##### INPUT

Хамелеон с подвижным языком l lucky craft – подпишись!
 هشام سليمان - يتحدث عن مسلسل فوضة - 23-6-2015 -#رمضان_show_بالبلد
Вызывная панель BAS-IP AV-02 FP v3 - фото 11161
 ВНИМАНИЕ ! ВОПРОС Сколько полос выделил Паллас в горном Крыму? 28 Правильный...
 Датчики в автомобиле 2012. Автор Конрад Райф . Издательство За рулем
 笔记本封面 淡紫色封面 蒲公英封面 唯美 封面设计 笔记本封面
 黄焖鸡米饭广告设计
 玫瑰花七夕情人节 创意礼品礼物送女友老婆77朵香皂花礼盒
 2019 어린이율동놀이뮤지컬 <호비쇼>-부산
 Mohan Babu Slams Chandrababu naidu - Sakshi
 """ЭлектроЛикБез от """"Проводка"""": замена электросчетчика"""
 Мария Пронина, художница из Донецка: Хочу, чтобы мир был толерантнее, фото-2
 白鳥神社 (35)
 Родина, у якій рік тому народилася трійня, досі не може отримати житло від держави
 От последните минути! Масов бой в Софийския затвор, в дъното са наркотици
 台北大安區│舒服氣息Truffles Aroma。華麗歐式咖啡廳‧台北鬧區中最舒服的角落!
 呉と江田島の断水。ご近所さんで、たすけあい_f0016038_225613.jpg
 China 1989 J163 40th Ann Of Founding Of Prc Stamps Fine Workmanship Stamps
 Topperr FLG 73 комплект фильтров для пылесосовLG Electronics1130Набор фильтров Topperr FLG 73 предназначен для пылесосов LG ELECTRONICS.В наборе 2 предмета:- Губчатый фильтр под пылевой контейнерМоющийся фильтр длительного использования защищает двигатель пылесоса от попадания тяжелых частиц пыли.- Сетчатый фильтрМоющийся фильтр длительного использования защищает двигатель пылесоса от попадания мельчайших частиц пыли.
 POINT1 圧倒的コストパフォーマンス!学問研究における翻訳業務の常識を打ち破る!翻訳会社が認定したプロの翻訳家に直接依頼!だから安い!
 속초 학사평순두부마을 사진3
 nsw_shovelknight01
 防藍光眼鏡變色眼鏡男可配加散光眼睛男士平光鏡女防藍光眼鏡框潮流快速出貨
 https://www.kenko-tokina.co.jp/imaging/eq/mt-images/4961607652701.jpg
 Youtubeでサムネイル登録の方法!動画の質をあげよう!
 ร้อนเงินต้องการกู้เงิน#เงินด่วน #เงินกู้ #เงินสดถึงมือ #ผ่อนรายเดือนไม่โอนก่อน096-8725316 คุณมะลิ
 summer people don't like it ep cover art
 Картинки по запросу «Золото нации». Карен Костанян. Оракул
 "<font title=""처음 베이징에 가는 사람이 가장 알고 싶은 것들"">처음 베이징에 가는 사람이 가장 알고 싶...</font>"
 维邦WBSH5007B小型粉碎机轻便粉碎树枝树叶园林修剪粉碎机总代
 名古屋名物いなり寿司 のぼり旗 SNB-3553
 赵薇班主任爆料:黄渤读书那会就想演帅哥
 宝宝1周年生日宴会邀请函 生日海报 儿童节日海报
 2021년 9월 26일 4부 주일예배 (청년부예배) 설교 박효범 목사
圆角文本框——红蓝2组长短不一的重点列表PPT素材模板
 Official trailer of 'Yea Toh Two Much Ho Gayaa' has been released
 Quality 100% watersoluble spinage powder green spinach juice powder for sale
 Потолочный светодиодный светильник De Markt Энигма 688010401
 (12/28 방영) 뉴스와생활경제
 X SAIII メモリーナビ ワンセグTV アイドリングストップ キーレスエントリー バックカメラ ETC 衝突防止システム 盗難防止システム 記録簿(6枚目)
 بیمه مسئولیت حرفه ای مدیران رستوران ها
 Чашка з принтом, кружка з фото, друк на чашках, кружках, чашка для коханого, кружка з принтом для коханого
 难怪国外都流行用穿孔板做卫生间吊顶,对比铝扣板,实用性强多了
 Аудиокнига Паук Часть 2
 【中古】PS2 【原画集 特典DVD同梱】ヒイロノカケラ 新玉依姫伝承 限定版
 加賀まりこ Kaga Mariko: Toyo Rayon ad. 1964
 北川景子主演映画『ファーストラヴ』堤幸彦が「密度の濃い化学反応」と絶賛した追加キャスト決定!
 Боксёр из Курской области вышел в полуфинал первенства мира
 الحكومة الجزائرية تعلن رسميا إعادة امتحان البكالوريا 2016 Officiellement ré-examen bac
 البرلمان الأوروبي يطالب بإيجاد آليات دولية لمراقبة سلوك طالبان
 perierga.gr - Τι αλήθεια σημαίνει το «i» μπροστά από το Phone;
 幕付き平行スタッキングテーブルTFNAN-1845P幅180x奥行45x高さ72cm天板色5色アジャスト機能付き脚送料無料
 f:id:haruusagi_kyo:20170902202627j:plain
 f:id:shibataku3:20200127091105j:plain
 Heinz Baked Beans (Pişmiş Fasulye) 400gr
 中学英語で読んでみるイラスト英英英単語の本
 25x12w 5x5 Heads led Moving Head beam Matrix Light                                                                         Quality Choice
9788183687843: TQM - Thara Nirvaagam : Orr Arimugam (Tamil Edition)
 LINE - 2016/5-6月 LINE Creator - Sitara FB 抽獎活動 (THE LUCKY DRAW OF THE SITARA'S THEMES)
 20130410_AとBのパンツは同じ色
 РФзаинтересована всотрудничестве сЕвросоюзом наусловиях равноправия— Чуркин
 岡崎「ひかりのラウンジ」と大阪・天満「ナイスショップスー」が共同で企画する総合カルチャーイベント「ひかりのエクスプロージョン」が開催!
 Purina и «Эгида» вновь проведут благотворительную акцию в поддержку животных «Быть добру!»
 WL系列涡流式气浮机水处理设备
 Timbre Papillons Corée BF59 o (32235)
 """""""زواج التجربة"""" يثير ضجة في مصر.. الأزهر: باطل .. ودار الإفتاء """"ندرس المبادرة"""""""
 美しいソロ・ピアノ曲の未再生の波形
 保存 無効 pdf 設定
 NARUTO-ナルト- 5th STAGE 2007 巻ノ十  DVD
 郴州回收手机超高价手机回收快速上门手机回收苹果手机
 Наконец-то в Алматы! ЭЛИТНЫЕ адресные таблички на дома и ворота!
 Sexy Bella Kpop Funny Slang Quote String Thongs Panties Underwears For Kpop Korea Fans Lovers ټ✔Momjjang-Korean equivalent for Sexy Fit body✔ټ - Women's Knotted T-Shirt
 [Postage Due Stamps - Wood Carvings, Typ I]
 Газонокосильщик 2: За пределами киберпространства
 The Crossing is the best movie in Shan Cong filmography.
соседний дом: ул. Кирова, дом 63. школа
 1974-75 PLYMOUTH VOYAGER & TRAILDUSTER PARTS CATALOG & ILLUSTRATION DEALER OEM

##########

▶ **WHAT THIS TASK INVOLVES**: To complete the exercise, print all of the entries exactly.

▶ **RESPONSE**:
Хамелеон с подвижным языком l lucky craft – подпишись!
 هشام سليمان - يتحدث عن مسلسل فوضة - 23-6-2015 -#رمضان_show_بالبلد
Вызывная панель BAS-IP AV-02 FP v3 - фото 11161
 ВНИМАНИЕ ! ВОПРОС Сколько полос выделил Паллас в горном Крыму? 28 Правильный...
 Датчики в автомобиле 2012. Автор Конрад Райф . Издательство За рулем
 笔记本封面 淡紫色封面 蒲公英封面 唯美 封面设计 笔记本封面
 黄焖鸡米饭广告设计
 玫瑰花七夕情人节 创意礼品礼物送女友老婆77朵香皂花礼盒
 2019 어린이율동놀이뮤지컬 <호비쇼>-부산
 Mohan Babu Slams Chandrababu naidu - Sakshi
 """ЭлектроЛикБез от """"Проводка"""": замена электросчетчика"""
 Мария Пронина, художница из Донецка: Хочу, чтобы мир был толерантнее, фото-2
 白鳥神社 (35)
 Родина, у якій рік тому народилася трійня, досі не може отримати житло від держави
 От последните минути! Масов бой в Софийския затвор, в дъното са наркотици
 台北大安區│舒服氣息Truffles Aroma。華麗歐式咖啡廳‧台北鬧區中最舒服的角落!
 呉と江田島の断水。ご近所さんで、たすけあい_f0016038_225613.jpg
 China 1989 J163 40th Ann Of Founding Of Prc Stamps Fine Workmanship Stamps
 Topperr FLG 73 комплект фильтров для пылесосовLG Electronics1130Набор фильтров Topperr FLG 73 предназначен для пылесосов LG ELECTRONICS.В наборе 2 предмета:- Губчатый фильтр под пылевой контейнерМоющийся фильтр длительного использования защищает двигатель пылесоса от попадания тяжелых частиц пыли.- Сетчатый фильтрМоющийся фильтр длительного использования защищает двигатель пылесоса от попадания мельчайших частиц пыли.
 POINT1 圧倒的コストパフォーマンス!学問研究における翻訳業務の常識を打ち破る!翻訳会社が認定したプロの翻訳家に直接依頼!だから安い!
 속초 학사평순두부마을 사진3
 nsw_shovelknight01
 防藍光眼鏡變色眼鏡男可配加散光眼睛男士平光鏡女防藍光眼鏡框潮流快速出貨
 https://www.kenko-tokina.co.jp/imaging/eq/mt-images/4961607652701.jpg
 Youtubeでサムネイル登録の方法!動画の質をあげよう!
 ร้อนเงินต้องการกู้เงิน#เงินด่วน #เงินกู้ #เงินสดถึงมือ #ผ่อนรายเดือนไม่โอนก่อน096-8725316 คุณมะลิ
 summer people don't like it ep cover art
 Картинки по запросу «Золото нации». Карен Костанян. Оракул
 "<font title=""처음 베이징에 가는 사람이 가장 알고 싶은 것들"">처음 베이징에 가는 사람이 가장 알고 싶...</font>"
 维邦WBSH5007B小型粉碎机轻便粉碎树枝树叶园林修剪粉碎机总代
 名古屋名物いなり寿司 のぼり旗 SNB-3553
 赵薇班主任爆料:黄渤读书那会就想演帅哥
 宝宝1周年生日宴会邀请函 生日海报 儿童节日海报
 2021년 9월 26일 4부 주일예배 (청년부예배) 설교 박효범 목사
圆角文本框——红蓝2组长短不一的重点列表PPT素材模板
 Official trailer of 'Yea Toh Two Much Ho Gayaa' has been released
 Quality 100% watersoluble spinage powder green spinach juice powder for sale
 Потолочный светодиодный светильник De Markt Энигма 688010401
 (12/28 방영) 뉴스와생활경제
 X SAIII メモリーナビ ワンセグTV アイドリングストップ キーレスエントリー バックカメラ ETC 衝突防止システム 盗難防止システム 記録簿(6枚目)
 بیمه مسئولیت حرفه ای مدیران رستوران ها
 Чашка з принтом, кружка з фото, друк на чашках, кружках, чашка для коханого, кружка з принтом для коханого
 难怪国外都流行用穿孔板做卫生间吊顶,对比铝扣板,实用性强多了
 Аудиокнига Паук Часть 2
 【中古】PS2 【原画集 特典DVD同梱】ヒイロノカケラ 新玉依姫伝承 限定版
 加賀まりこ Kaga Mariko: Toyo Rayon ad. 1964
 北川景子主演映画『ファーストラヴ』堤幸彦が「密度の濃い化学反応」と絶賛した追加キャスト決定!
 Боксёр из Курской области вышел в полуфинал первенства мира
 الحكومة الجزائرية تعلن رسميا إعادة امتحان البكالوريا 2016 Officiellement ré-examen bac
 البرلمان الأوروبي يطالب بإيجاد آليات دولية لمراقبة سلوك طالبان
 perierga.gr - Τι αλήθεια σημαίνει το «i» μπροστά από το Phone;
 幕付き平行スタッキングテーブルTFNAN-1845P幅180x奥行45x高さ72cm天板色5色アジャスト機能付き脚送料無料
 f:id:haruusagi_kyo:20170902202627j:plain
 f:id:shibataku3:20200127091105j:plain
 Heinz Baked Beans (Pişmiş Fasulye) 400gr
 中学英語で読んでみるイラスト英英英単語の本
 25x12w 5x5 Heads led Moving Head beam Matrix Light                                                                         Quality Choice
9788183687843: TQM - Thara Nirvaagam : Orr Arimugam (Tamil Edition)
 LINE - 2016/5-6月 LINE Creator - Sitara FB 抽獎活動 (THE LUCKY DRAW OF THE SITARA'S THEMES)
 20130410_AとBのパンツは同じ色
 РФзаинтересована всотрудничестве сЕвросоюзом наусловиях равноправия— Чуркин
 岡崎「ひかりのラウンジ」と大阪・天満「ナイスショップスー」が共同で企画する総合カルチャーイベント「ひかりのエクスプロージョン」が開催!
 Purina и «Эгида» вновь проведут благотворительную акцию в поддержку животных «Быть добру!»
 WL系列涡流式气浮机水处理设备
 Timbre Papillons Corée BF59 o (32235)
 """""""زواج التجربة"""" يثير ضجة في مصر.. الأزهر: باطل .. ودار الإفتاء """"ندرس المبادرة"""""""
 美しいソロ・ピアノ曲の未再生の波形
 保存 無効 pdf 設定
 NARUTO-ナルト- 5th STAGE 2007 巻ノ十  DVD
 郴州回收手机超高价手机回收快速上门手机回收苹果手机
 Наконец-то в Алматы! ЭЛИТНЫЕ адресные таблички на дома и ворота!
 Sexy Bella Kpop Funny Slang Quote String Thongs Panties Underwears For Kpop Korea Fans Lovers ټ✔Momjjang-Korean equivalent for Sexy Fit body✔ټ - Women's Knotted T-Shirt
 [Postage Due Stamps - Wood Carvings, Typ I]
 Газонокосильщик 2: За пределами киберпространства
 The Crossing is the best movie in Shan Cong filmography.
соседний дом: ул. Кирова, дом 63. школа
 1974-75 PLYMOUTH VOYAGER & TRAILDUSTER PARTS CATALOG & ILLUSTRATION DEALER OEM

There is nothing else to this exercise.